> _PROBLEM REQUIREMENTS_: Format the items below as a Markdown table with the columns Row and Line, one numbered row per line and blank lines omitted.

> _Data items_:
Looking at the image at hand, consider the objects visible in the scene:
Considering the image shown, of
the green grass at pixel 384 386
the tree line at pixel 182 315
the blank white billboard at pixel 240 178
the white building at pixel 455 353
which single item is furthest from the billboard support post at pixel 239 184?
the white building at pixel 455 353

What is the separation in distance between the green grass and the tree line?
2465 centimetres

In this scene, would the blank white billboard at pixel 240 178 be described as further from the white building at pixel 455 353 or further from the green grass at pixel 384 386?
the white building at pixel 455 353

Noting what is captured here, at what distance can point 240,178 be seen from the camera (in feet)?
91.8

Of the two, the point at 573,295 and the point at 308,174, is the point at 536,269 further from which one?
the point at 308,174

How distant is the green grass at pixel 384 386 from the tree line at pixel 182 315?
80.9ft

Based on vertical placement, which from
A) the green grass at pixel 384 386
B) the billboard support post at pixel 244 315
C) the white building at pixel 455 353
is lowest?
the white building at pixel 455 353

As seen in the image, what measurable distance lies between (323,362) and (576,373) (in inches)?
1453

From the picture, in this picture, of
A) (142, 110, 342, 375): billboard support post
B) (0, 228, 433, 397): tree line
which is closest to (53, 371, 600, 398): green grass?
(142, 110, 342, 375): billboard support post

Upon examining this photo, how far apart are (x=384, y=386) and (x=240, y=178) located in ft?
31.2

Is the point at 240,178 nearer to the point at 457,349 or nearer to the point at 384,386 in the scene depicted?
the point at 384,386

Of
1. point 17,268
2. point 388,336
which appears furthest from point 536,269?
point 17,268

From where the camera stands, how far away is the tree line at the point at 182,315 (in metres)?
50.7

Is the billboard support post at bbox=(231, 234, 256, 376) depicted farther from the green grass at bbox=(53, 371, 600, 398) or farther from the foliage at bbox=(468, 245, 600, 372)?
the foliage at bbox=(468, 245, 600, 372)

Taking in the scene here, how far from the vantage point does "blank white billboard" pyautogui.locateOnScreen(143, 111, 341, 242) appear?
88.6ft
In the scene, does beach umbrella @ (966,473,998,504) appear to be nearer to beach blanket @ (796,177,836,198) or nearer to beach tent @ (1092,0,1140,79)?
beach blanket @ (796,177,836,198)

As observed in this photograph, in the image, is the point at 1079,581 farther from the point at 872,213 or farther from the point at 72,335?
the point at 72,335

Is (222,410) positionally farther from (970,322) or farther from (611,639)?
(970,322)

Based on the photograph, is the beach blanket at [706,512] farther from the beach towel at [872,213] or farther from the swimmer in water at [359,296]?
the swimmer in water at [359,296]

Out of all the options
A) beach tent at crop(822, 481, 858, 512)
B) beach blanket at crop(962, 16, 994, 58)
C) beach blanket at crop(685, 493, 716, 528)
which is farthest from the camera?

> _TASK SOLUTION_:
| Row | Line |
|---|---|
| 1 | Looking at the image at hand, consider the objects visible in the scene: |
| 2 | Considering the image shown, of |
| 3 | the green grass at pixel 384 386 |
| 4 | the tree line at pixel 182 315 |
| 5 | the blank white billboard at pixel 240 178 |
| 6 | the white building at pixel 455 353 |
| 7 | which single item is furthest from the billboard support post at pixel 239 184? |
| 8 | the white building at pixel 455 353 |
| 9 | What is the separation in distance between the green grass and the tree line? |
| 10 | 2465 centimetres |
| 11 | In this scene, would the blank white billboard at pixel 240 178 be described as further from the white building at pixel 455 353 or further from the green grass at pixel 384 386? |
| 12 | the white building at pixel 455 353 |
| 13 | Noting what is captured here, at what distance can point 240,178 be seen from the camera (in feet)? |
| 14 | 91.8 |
| 15 | Of the two, the point at 573,295 and the point at 308,174, is the point at 536,269 further from which one? |
| 16 | the point at 308,174 |
| 17 | How distant is the green grass at pixel 384 386 from the tree line at pixel 182 315? |
| 18 | 80.9ft |
| 19 | Based on vertical placement, which from |
| 20 | A) the green grass at pixel 384 386 |
| 21 | B) the billboard support post at pixel 244 315 |
| 22 | C) the white building at pixel 455 353 |
| 23 | is lowest? |
| 24 | the white building at pixel 455 353 |
| 25 | As seen in the image, what measurable distance lies between (323,362) and (576,373) (in inches)? |
| 26 | 1453 |
| 27 | From the picture, in this picture, of |
| 28 | A) (142, 110, 342, 375): billboard support post |
| 29 | B) (0, 228, 433, 397): tree line |
| 30 | which is closest to (53, 371, 600, 398): green grass? |
| 31 | (142, 110, 342, 375): billboard support post |
| 32 | Upon examining this photo, how far apart are (x=384, y=386) and (x=240, y=178) located in ft? |
| 33 | 31.2 |
| 34 | Is the point at 240,178 nearer to the point at 457,349 or nearer to the point at 384,386 in the scene depicted? |
| 35 | the point at 384,386 |
| 36 | Of |
| 37 | 1. point 17,268 |
| 38 | 2. point 388,336 |
| 39 | which appears furthest from point 536,269? |
| 40 | point 17,268 |
| 41 | From where the camera stands, how far away is the tree line at the point at 182,315 (in metres)? |
| 42 | 50.7 |
| 43 | Is the billboard support post at bbox=(231, 234, 256, 376) depicted farther from the green grass at bbox=(53, 371, 600, 398) or farther from the foliage at bbox=(468, 245, 600, 372)? |
| 44 | the foliage at bbox=(468, 245, 600, 372) |
| 45 | Taking in the scene here, how far from the vantage point does "blank white billboard" pyautogui.locateOnScreen(143, 111, 341, 242) appear? |
| 46 | 88.6ft |
| 47 | In the scene, does beach umbrella @ (966,473,998,504) appear to be nearer to beach blanket @ (796,177,836,198) or nearer to beach tent @ (1092,0,1140,79)? |
| 48 | beach blanket @ (796,177,836,198) |
| 49 | As observed in this photograph, in the image, is the point at 1079,581 farther from the point at 872,213 or farther from the point at 72,335? |
| 50 | the point at 72,335 |
| 51 | Is (222,410) positionally farther from (970,322) or farther from (611,639)? |
| 52 | (970,322) |
| 53 | Based on the photograph, is the beach blanket at [706,512] farther from the beach towel at [872,213] or farther from the swimmer in water at [359,296]? |
| 54 | the swimmer in water at [359,296] |
| 55 | Out of all the options |
| 56 | A) beach tent at crop(822, 481, 858, 512) |
| 57 | B) beach blanket at crop(962, 16, 994, 58) |
| 58 | C) beach blanket at crop(685, 493, 716, 528) |
| 59 | which is farthest from the camera? |